Williams removing equipment on surveillance
Williams answered the door with his arm in a sling and told Sheriff Byrnes that he’d recently had shoulder surgery. He had an alibi in his wife and, although suspicious, Byrnes had nothing else to tie Williams to the crime.
At the beginning of March, a member of the 211 Crew, a prison gang, shot and killed the director of the Colorado Bureau of Prison. It was a bold crime. He simply knocked on the front door and executed the man when he answered. The killer would die in a hail of bullets on the highway.
Our security measures at work tightened. They were coming for us. Everyone scrambled to hide our home addresses. We had frequent emails on how to keep safe. I know I looked over my shoulder when going to my car every night. There are reports that a Kaufman County judge had taken to wearing a bullet proof vest. McLelland went armed. It’s not paranoia if they’re really after you.

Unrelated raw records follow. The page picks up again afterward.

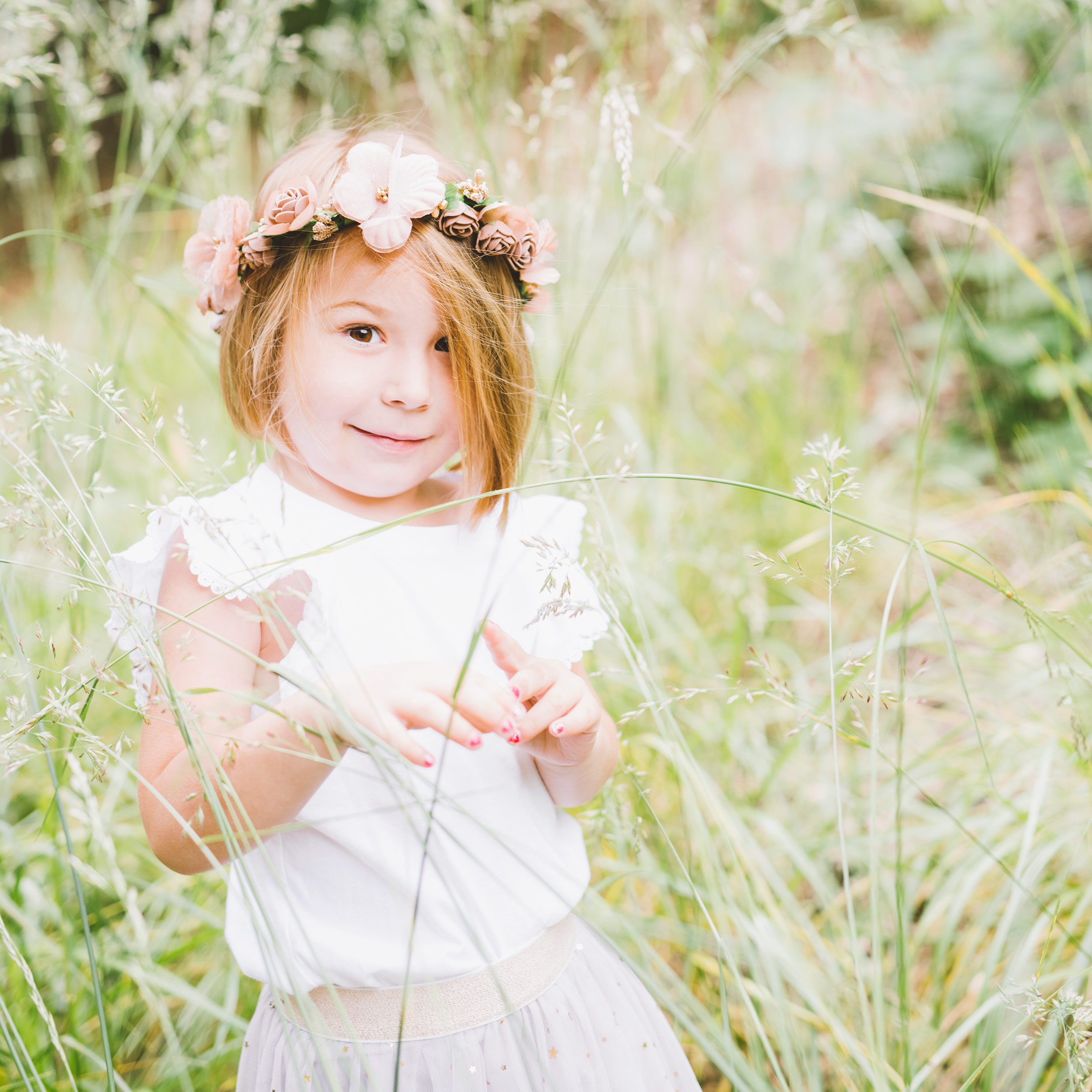 beautiful-girl-photographed-through-the-grass.jpg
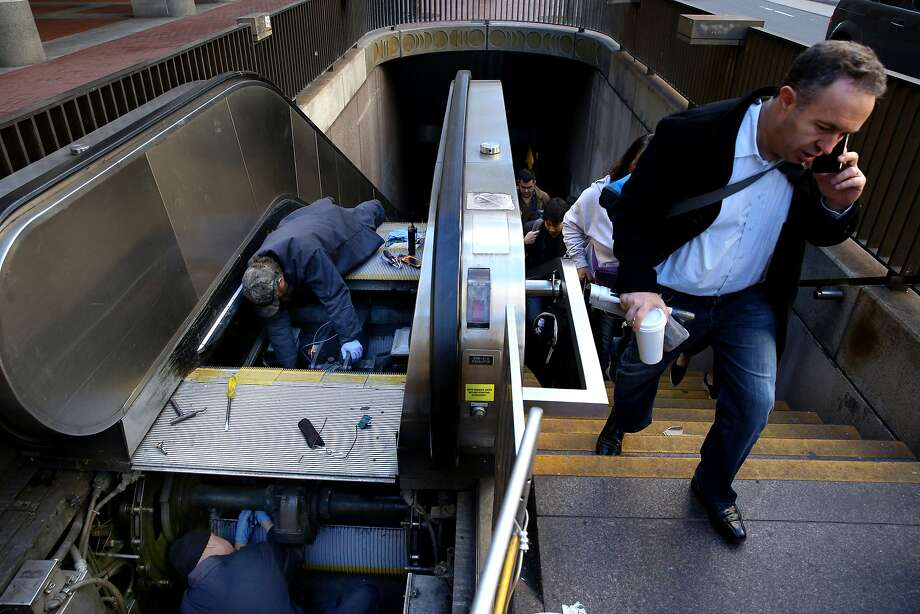 BART workers maintain the escalator at the Embarcadero Station. Photo: Santiago Mejia, The Chronicle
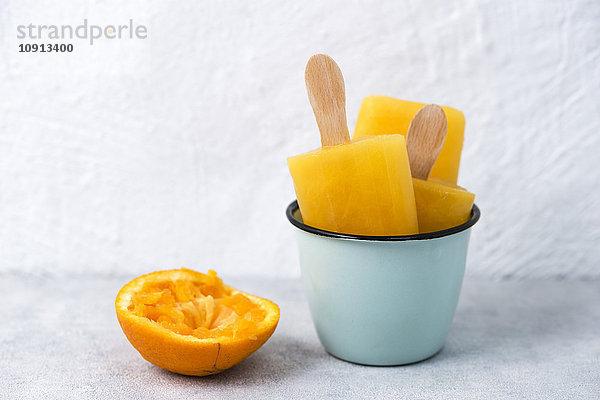 Emailleschale mit hausgemachten Orangeneis und einer gepressten Orangenschale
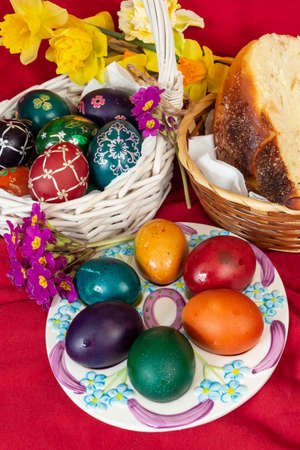 Easter eggs and Easter bun with flowers - red background Stock Photo
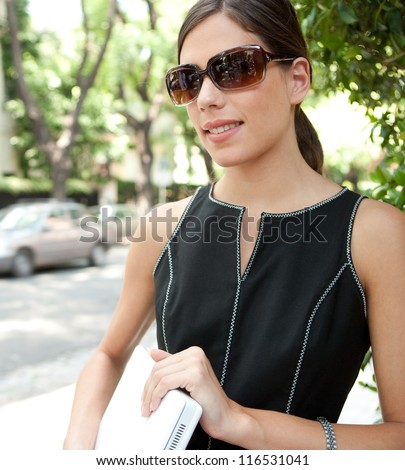 Close up portrait of an attractive young businesswoman holding a laptop computer under her arm and wearing shades while in a leafy street in the city with classic architecture.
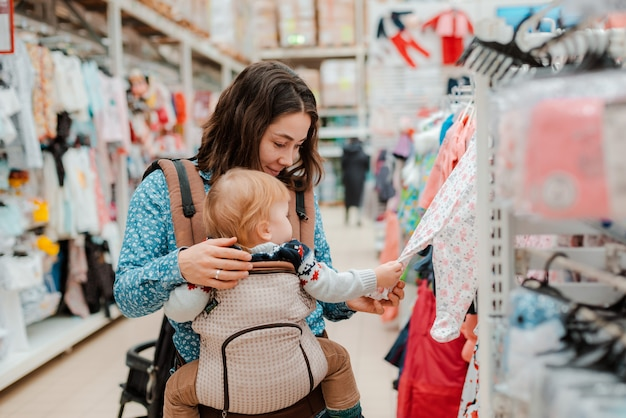 Jovem mãe com filho bebê às compras no supermercado Foto Premium
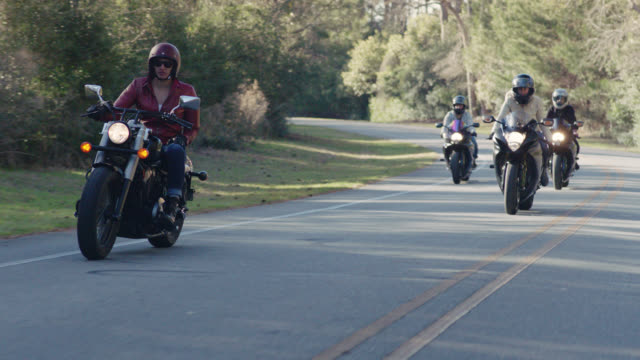 slo mo. tough girl in leather jacket leads the pack as group of women on motorcycles cruise down sunny highway. - motorradfahrer stock-videos und b-roll-filmmaterial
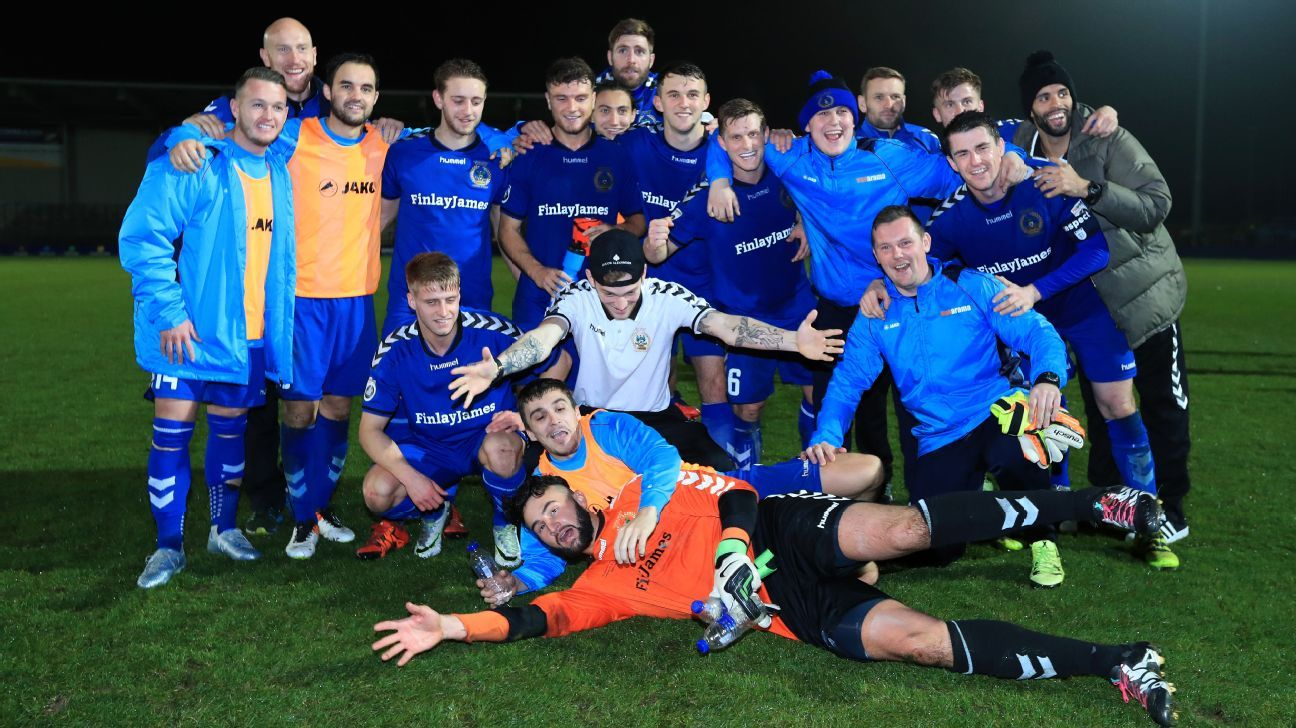 Curzon Ashton players celebrate their victory.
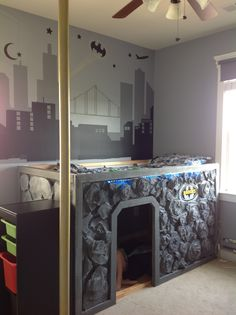 Superhero bed - Bat Cave bed in Brooks room. Used Ikea Kura bed, and designed from there...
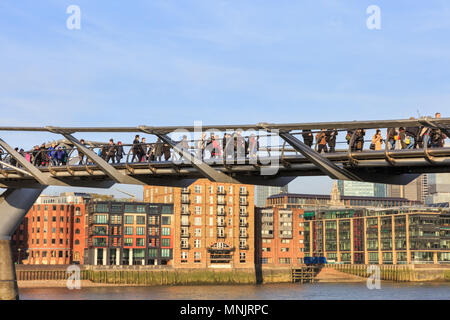 People walking across the Millennium Bridge above the River Thames on a beautiful sunny day, London, England, UK - Stock Photo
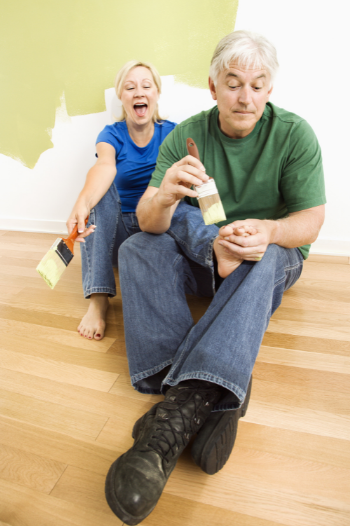 man painting woman's toenails with a house painting brush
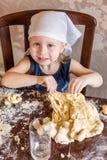 L'enfant malaxent la pâte dans un foulard Images stock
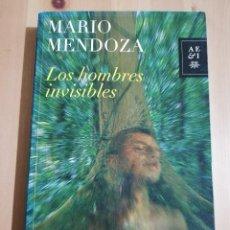 Libros de segunda mano: LOS HOMBRES INVISIBLES (MARIO MENDOZA). Lote 234772130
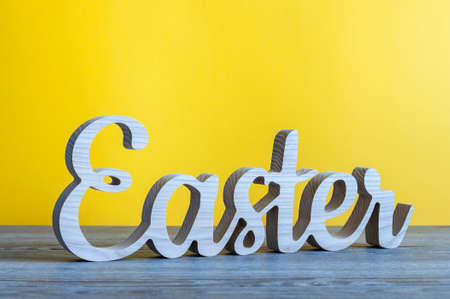 Easter - word carved of wood at yellow background. Holiday concept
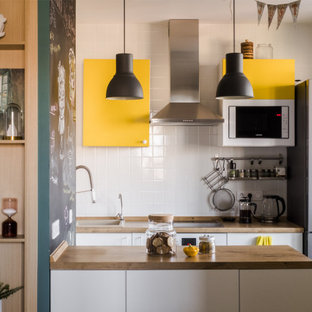 Источник вдохновения для домашнего уюта: кухня в современном стиле с накладной раковиной, плоскими фасадами, желтыми фасадами, белым фартуком, белой техникой, полуостровом и коричневой столешницей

Mike McLelland and his wife Cynthia both had degrees in psychology. Cynthia told a friend that both were extremely concerned about Williams. They believed he was the type not to take humiliation well. Williams had been offered a plea to a misdemeanor for the thefts but he refused, confident he could represent himself and win. He was utterly humiliated by the felony conviction, even though he wasn’t sentenced to any jail time. Cynthia and Mark were both sure he was plotting some sort of revenge, even though he smiled to their faces. They had been worried even before the attacks started.
March 30, 2014, Cynthia answered a knock at the door. She would never have opened the door to Williams, but at seeing the policeman with a SWAT helmet on, she opened the door. Security had become a daily occurrence. But this was no police officer. Cynthia and Mike were shot repeatedly in extreme overkill. The first officer on the scene testified there was blood everywhere.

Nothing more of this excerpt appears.